Given passage:
Each of these examples of use cases speaks to a different assessment design and interpretative framework. Many of the assessments being proposed are more appropriate for decisions at the aggregate level by state, district, and school leaders rather than the individual student level by teachers. For instance, my colleague Will Lorié has written about how profiles might be derived from large-scale assessment data and to help address class or school-level strengths and weaknesses.
Whatever the use case, the utility of any assessment employed is contingent upon the effectiveness of the decisions and actions that follow from the interpretation of the results. For example, a school-level intervention might be something structural like procuring a new math curriculum more conducive to online instruction and providing teachers with intensive professional development about how to scaffold students up to grade-level content while avoiding an overreliance on remediation.
Like in medicine, diagnostic tests in education must be accurate and precise to avoid incorrect prognoses and treatments. Most of the rhetoric associated with potential “diagnostic” assessments in education is focused on informing instructional interventions. Unfortunately, the large-scale assessments promoted as “diagnostic” are not capable of supporting the types of instructional interventions necessary to help each student make up the learning losses from this past year, which could be a real disservice to many teachers and students.
Educators and school leaders are trying to figure out how to deal with extraordinary school interruptions this year and an uncertain educational future. They are desperate for tools and resources to help meet these needs. The allure of an assessment that can be administered quickly and produce results to inform teachers, school leaders, and policymakers could be too tempting to resist. Except, it is fiction. It is unfair to dangle false hopes in front of educators who are trying to do what is best for kids.

Data under study:
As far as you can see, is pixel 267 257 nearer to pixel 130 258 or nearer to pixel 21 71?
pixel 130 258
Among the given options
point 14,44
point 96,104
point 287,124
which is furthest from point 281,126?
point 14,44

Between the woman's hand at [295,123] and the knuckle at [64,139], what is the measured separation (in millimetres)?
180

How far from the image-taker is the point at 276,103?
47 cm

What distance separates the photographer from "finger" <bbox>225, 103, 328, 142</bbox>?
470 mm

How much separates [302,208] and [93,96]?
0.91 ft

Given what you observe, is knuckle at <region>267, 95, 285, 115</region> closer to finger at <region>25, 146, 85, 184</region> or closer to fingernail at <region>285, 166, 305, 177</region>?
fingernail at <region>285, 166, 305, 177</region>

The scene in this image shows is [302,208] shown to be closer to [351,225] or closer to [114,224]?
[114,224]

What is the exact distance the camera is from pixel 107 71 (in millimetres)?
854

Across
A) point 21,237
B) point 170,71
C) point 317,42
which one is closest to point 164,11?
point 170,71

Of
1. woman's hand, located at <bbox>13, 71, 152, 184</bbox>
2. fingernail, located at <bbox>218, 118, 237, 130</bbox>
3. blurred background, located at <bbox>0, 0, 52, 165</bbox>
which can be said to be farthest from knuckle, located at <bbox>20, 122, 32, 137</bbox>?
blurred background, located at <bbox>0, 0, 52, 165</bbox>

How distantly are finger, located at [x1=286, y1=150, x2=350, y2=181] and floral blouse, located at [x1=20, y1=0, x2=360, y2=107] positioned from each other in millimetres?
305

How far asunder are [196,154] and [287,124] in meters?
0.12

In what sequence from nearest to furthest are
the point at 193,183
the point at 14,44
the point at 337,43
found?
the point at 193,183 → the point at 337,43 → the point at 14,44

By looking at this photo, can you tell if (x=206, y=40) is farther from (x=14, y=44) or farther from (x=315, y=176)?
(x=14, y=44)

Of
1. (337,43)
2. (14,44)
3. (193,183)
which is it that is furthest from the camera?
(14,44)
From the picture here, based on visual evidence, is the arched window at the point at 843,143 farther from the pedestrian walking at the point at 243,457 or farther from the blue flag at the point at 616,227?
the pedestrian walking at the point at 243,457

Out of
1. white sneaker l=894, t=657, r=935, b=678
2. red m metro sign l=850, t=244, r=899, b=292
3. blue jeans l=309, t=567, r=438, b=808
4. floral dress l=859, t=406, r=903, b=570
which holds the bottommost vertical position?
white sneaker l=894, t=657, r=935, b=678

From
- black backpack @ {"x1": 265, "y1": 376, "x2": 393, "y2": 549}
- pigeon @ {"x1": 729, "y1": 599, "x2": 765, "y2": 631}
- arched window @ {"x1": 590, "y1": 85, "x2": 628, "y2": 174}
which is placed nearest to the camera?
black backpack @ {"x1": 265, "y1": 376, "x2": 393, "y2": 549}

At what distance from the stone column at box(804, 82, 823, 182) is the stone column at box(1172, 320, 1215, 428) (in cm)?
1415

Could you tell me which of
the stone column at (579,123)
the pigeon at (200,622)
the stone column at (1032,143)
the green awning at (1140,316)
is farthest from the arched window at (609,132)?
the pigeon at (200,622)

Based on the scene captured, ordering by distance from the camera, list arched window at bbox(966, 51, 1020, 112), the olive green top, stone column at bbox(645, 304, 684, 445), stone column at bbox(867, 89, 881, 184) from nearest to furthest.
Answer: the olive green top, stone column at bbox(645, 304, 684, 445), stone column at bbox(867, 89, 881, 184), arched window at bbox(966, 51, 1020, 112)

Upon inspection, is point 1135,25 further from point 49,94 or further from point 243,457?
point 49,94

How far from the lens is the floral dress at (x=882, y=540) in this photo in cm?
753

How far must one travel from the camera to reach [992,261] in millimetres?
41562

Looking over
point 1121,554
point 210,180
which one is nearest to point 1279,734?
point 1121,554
==
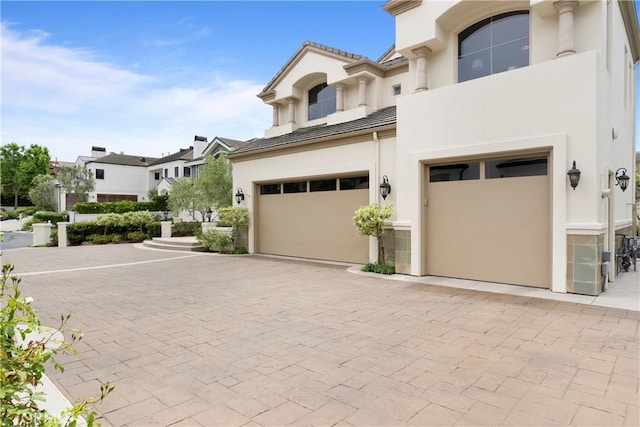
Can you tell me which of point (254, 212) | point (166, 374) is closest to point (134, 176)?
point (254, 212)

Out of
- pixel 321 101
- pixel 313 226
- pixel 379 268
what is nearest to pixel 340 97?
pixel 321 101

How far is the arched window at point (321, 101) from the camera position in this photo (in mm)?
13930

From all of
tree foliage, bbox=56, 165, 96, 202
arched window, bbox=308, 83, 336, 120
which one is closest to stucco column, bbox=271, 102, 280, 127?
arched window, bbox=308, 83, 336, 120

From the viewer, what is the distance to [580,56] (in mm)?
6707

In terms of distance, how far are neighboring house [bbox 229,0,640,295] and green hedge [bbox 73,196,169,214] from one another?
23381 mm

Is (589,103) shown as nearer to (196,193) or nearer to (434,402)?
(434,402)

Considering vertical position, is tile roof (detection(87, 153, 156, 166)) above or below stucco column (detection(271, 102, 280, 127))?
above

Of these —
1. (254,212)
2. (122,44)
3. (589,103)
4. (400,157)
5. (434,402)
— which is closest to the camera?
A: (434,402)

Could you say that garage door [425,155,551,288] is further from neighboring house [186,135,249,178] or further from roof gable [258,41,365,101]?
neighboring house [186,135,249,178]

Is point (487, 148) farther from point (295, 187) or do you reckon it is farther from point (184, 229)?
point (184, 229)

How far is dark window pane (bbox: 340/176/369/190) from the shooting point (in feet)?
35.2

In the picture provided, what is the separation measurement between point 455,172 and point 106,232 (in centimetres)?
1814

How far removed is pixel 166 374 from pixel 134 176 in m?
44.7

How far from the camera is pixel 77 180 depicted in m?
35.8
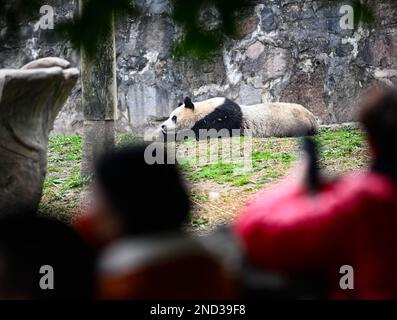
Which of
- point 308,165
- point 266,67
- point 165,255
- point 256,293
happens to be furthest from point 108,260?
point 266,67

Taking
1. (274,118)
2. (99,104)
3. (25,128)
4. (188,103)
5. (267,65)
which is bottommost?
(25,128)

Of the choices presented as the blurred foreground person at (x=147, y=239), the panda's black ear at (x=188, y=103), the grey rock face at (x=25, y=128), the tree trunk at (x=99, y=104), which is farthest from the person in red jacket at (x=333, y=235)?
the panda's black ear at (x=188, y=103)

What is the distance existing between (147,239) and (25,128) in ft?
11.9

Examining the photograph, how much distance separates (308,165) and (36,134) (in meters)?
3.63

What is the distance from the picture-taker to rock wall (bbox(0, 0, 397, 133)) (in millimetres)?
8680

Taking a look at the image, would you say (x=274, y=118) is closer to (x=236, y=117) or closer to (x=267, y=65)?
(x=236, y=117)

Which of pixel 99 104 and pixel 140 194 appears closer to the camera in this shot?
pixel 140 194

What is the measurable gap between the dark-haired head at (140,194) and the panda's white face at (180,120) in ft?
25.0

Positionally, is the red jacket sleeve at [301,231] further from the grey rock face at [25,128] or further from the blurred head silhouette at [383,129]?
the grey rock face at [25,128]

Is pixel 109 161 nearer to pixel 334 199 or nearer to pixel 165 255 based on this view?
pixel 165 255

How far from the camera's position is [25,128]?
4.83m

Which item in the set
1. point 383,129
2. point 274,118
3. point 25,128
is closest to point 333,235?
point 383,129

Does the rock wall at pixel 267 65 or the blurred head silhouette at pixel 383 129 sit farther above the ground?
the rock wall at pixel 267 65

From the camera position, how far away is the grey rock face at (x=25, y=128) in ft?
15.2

Exercise directions: Continue the passage on diagnostic assessments in education, picking up after its final sentence.

Response to this task:
I am not ruling out the parsimonious use of some district or state assessments to inform resource allocation and related decisions, but we need to be clear that calling an assessment “diagnostic” or “instructionally-useful” does not make it so. Assessment leaders must be specific about the uses assessments can and cannot support. In fact, this would be a welcome change that should last well beyond the current pandemic.
Supporting Instruction and Learning
I previously described five features that might enable assessment results to inform and improve instruction. Coherence with the intended curriculum and providing results at the right grain size are most relevant as we think about assessment next fall. This means that assessments closest to the classroom, tied to the enacted curriculum, must be the highest priority for next fall. My colleague, Carla Evans, offers more detailed suggestions in her recent post. These assessments ideally will already be part of the high-quality curriculum, but if not, teachers and local educational leaders will need time and support to both create these contextualized pre-assessments and improve their formative assessment strategies. Our students will benefit if we keep these uses at the forefront rather than trying to make sense of vague labels.
I am indebted to my colleagues, Brian Gong, Will Lorié, and Charlie DePascale, for pushing my thinking and hopefully improving this document. Of course, any shortcomings are my responsibility.
Note: The discussion of use cases in this post is drawn from a forthcoming paper as part of a larger set of resources sponsored by the Council of Chief State School Officers (CCSSO).